The expected result is every line of the records, printed exactly.

Collected data entries:
%%

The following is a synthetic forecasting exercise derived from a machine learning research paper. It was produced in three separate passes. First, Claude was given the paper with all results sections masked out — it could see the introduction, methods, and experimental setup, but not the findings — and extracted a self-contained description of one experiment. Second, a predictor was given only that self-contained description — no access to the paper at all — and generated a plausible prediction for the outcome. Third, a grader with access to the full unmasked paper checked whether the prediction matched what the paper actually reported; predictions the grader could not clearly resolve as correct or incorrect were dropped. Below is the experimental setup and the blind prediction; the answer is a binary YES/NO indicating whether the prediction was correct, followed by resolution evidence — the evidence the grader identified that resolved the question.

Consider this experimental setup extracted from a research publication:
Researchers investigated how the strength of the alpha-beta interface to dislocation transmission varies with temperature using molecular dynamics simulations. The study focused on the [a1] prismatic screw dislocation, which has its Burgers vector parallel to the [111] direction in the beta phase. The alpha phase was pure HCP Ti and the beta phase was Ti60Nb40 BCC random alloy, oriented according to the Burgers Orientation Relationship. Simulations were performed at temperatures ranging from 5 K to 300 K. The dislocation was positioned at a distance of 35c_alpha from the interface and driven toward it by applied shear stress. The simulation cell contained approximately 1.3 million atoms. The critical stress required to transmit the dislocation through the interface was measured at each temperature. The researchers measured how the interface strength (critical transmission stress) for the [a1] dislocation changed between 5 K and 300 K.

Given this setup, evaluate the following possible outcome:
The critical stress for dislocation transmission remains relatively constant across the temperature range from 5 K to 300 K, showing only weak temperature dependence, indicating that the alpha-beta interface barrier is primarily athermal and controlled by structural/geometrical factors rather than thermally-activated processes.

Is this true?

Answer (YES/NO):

%%

RESULT FOR THIS EXERCISE:
The following is a synthetic forecasting exercise derived from a machine learning research paper. It was produced in three separate passes. First, Claude was given the paper with all results sections masked out — it could see the introduction, methods, and experimental setup, but not the findings — and extracted a self-contained description of one experiment. Second, a predictor was given only that self-contained description — no access to the paper at all — and generated a plausible prediction for the outcome. Third, a grader with access to the full unmasked paper checked whether the prediction matched what the paper actually reported; predictions the grader could not clearly resolve as correct or incorrect were dropped. Below is the experimental setup and the blind prediction; the answer is a binary YES/NO indicating whether the prediction was correct, followed by resolution evidence — the evidence the grader identified that resolved the question.

Consider this experimental setup extracted from a research publication:
Researchers investigated how the strength of the alpha-beta interface to dislocation transmission varies with temperature using molecular dynamics simulations. The study focused on the [a1] prismatic screw dislocation, which has its Burgers vector parallel to the [111] direction in the beta phase. The alpha phase was pure HCP Ti and the beta phase was Ti60Nb40 BCC random alloy, oriented according to the Burgers Orientation Relationship. Simulations were performed at temperatures ranging from 5 K to 300 K. The dislocation was positioned at a distance of 35c_alpha from the interface and driven toward it by applied shear stress. The simulation cell contained approximately 1.3 million atoms. The critical stress required to transmit the dislocation through the interface was measured at each temperature. The researchers measured how the interface strength (critical transmission stress) for the [a1] dislocation changed between 5 K and 300 K.

Given this setup, evaluate the following possible outcome:
The critical stress for dislocation transmission remains relatively constant across the temperature range from 5 K to 300 K, showing only weak temperature dependence, indicating that the alpha-beta interface barrier is primarily athermal and controlled by structural/geometrical factors rather than thermally-activated processes.

Is this true?

Answer (YES/NO):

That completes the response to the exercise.